October 2013
I’ve been in shock all month which explains why I’ve waited until the 16th to write this blog and frankly, I’m still extremely shaky.
The source of this overwhelming anxiety is my son Jared and his lovely girlfriend Brooke who are getting married in December. They made this joyous announcement some time ago and I assumed I would merely fill a minor role in their love fiesta. Perhaps I’d be walking down the aisle arm in arm with the ex factor, my mother or possibly someone’s pet monkey.
Incorrect, wrong and no way. I was recently told that after much deliberation the happy couple had decided I should be the “officiant” at their wedding. I was unfamiliar with this term, but am always thrilled to learn the meaning of a new word or phrase. For example, do you know a group of rhinoceros are known as a crash? That, my friends, is conversational gold.

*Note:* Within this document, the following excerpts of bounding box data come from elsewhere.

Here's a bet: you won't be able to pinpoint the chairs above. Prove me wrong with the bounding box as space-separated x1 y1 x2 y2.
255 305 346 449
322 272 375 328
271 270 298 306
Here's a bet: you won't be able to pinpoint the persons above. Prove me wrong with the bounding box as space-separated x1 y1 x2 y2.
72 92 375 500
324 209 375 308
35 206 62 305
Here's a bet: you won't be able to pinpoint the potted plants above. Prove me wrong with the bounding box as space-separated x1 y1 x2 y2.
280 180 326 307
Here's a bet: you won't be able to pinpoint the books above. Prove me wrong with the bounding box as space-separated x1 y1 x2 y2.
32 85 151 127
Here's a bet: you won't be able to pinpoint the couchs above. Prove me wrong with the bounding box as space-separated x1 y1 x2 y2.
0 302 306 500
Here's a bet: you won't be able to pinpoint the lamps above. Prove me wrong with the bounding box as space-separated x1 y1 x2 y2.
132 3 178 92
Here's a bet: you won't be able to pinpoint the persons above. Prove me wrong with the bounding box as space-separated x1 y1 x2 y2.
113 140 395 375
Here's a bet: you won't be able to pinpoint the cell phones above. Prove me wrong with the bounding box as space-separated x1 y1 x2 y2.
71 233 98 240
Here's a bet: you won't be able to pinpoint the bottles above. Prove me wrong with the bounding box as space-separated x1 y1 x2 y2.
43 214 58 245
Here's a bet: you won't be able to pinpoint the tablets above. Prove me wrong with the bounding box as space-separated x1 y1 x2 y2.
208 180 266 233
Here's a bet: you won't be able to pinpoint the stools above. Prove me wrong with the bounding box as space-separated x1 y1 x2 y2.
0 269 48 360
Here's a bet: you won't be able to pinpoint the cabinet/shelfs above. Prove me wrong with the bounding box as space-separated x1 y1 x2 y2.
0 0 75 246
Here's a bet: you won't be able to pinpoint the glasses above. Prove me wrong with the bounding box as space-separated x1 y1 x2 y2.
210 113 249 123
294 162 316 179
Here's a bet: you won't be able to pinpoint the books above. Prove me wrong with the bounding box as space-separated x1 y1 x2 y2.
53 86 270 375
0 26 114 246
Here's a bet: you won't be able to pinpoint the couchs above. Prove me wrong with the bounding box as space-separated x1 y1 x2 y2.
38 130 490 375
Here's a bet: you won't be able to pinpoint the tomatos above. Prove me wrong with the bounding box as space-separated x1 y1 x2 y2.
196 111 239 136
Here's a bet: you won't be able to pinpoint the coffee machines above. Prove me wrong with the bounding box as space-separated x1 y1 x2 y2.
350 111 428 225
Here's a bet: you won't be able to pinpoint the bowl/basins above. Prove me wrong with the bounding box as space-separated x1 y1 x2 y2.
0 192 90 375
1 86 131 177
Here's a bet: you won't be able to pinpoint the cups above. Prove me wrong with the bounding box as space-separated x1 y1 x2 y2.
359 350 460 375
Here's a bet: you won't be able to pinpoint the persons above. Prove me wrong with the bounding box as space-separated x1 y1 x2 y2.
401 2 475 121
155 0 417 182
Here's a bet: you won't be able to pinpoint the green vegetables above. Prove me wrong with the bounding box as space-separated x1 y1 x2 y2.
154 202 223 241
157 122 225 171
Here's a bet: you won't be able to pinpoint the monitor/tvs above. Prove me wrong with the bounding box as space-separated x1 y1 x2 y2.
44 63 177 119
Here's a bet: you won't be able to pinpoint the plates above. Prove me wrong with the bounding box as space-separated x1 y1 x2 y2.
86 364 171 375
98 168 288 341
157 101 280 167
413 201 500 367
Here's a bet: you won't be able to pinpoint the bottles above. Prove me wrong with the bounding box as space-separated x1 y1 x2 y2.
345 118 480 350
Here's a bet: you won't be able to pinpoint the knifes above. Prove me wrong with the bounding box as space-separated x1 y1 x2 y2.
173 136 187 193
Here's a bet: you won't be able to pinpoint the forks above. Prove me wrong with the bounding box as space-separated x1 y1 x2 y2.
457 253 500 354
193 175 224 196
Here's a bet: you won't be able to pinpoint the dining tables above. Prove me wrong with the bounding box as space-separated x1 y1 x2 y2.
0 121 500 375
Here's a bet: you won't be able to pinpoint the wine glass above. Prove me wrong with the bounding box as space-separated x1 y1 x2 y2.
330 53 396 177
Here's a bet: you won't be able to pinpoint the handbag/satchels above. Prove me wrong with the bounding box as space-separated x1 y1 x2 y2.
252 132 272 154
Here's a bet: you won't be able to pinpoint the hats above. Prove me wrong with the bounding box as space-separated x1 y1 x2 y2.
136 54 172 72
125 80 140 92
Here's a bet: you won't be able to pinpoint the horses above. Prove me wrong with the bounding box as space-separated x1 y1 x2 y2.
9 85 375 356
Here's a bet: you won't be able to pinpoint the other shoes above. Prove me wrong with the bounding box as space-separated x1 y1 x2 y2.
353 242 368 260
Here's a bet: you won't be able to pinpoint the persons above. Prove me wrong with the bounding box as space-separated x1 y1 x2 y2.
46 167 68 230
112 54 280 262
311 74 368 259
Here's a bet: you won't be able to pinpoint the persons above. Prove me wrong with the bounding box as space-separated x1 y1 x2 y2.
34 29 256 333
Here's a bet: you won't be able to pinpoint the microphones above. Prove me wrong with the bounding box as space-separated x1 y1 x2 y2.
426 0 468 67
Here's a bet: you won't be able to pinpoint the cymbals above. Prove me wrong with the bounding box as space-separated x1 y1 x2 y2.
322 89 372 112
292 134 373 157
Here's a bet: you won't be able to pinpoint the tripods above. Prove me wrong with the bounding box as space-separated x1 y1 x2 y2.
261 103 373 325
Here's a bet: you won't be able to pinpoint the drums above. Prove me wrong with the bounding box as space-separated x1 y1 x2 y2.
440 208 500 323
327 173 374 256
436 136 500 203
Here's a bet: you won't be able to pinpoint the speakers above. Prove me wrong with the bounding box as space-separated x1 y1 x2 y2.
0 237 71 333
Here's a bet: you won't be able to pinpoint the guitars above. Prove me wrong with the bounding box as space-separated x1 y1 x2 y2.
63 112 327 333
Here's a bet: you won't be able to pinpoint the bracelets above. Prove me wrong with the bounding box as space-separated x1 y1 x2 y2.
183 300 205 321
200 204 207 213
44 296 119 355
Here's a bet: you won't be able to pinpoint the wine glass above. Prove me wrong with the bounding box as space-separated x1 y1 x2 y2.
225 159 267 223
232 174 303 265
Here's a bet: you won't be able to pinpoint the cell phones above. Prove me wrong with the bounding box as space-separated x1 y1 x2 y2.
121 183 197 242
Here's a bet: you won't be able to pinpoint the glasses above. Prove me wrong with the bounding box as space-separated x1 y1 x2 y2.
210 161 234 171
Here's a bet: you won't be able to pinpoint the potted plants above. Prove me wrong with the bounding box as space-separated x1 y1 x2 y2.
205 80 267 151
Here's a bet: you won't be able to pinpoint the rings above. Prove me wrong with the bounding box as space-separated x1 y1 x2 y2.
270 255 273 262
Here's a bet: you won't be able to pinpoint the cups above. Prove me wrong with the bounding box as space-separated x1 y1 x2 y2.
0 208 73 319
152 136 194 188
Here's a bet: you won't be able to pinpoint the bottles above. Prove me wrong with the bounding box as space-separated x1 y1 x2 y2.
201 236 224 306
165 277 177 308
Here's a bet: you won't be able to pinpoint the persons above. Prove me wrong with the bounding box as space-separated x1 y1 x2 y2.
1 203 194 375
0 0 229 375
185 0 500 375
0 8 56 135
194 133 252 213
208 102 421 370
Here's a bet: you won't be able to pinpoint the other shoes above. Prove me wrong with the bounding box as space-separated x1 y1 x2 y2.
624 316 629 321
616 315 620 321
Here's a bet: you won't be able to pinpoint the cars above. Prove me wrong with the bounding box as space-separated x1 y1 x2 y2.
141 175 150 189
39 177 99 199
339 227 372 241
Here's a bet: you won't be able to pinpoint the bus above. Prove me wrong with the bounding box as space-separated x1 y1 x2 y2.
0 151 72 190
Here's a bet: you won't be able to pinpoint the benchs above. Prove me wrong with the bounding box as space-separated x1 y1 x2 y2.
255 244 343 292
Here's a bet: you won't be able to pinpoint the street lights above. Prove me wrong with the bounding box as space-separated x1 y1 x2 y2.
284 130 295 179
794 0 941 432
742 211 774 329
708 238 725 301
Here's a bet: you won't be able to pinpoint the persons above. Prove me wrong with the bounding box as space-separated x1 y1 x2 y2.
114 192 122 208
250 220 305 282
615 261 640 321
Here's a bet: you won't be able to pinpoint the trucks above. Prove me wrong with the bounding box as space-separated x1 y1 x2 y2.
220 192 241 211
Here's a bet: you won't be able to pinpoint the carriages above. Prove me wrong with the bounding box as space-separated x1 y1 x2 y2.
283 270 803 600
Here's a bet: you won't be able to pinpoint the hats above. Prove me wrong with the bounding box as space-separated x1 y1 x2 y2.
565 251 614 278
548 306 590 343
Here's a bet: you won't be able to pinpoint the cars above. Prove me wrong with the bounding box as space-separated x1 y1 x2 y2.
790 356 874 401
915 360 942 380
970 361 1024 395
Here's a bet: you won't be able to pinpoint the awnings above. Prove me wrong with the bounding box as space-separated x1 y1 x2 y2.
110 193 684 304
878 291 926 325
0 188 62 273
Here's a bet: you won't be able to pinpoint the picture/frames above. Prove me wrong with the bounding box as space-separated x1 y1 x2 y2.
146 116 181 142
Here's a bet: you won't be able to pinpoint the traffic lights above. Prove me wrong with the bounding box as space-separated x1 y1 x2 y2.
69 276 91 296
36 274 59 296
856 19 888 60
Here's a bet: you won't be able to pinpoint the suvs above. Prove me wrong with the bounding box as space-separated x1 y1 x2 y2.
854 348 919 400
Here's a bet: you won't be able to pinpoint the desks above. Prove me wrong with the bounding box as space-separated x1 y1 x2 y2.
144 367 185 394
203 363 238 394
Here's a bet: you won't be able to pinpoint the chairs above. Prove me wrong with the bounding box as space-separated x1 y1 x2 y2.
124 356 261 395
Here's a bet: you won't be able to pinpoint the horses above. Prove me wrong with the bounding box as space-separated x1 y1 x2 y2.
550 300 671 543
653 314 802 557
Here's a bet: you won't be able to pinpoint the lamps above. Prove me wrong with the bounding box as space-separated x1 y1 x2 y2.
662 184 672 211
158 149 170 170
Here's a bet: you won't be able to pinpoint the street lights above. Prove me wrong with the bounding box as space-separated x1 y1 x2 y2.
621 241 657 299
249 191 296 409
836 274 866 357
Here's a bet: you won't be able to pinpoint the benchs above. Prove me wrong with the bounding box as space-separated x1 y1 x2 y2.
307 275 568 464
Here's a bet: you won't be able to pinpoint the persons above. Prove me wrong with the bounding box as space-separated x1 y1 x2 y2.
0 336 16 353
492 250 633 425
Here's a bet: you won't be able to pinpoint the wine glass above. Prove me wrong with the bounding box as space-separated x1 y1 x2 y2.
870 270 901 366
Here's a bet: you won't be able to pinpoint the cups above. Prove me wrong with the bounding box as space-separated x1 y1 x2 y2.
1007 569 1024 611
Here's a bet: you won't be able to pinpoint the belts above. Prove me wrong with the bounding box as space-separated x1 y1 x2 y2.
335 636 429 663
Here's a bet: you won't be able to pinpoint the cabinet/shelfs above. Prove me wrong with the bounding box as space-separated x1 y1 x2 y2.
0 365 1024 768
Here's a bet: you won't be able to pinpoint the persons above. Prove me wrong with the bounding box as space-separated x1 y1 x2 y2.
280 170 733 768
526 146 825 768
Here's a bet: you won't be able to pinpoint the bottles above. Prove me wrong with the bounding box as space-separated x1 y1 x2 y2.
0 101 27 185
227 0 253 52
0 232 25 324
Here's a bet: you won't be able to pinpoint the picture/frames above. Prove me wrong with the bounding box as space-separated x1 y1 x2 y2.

I was informed that an officiant is “someone who officiates (i.e. leads) at a service or ceremony, such as marriage, burial, or namegiving/baptism.”
Genius! Who better to preside at a wedding than me? Well, Bozo The Clown, but he was apparently booked. It just so happens I am the personification of eternal love and I’ve got the ex-wives and countless bitter, enraged former girlfriends to prove it.
Most people are deathly afraid of public speaking…not me! I love public speaking – what I’m terrified of is public listening.
People have asked if it will be a religious ceremony. I explain my son is Jewish through me and Methodist via his mother and so the act of his conception was by a Jew on Meth. HELLO!!!
Brooke was raised in a fundamentalist church with the emphasis on fun. It was an ultra-traditional God-fearing church with a zany twist – the pastor only handled rubber snakes.
So I see this ceremony as anything goes. Squirting boutonniere for the best man? You betcha. I’m seriously considering hitting the maid of honor with a pie. The challenge for me is to honor the fact that two wonderful young people very much in love are counting on me to bless and sanctify their union and balance that with the reality that they’ve chosen an absolute idiot to marry them. By the power vested in me I think I’ll give both of them powerful vests.
Wondering where your Blanket Of The Month is? Right here, little buddies. From my own collection is this absolutely pristine Hamilton Blanket manufactured by Shuler & Benninghofen c. 1910. With this blanket I do wed and I may now kiss myself.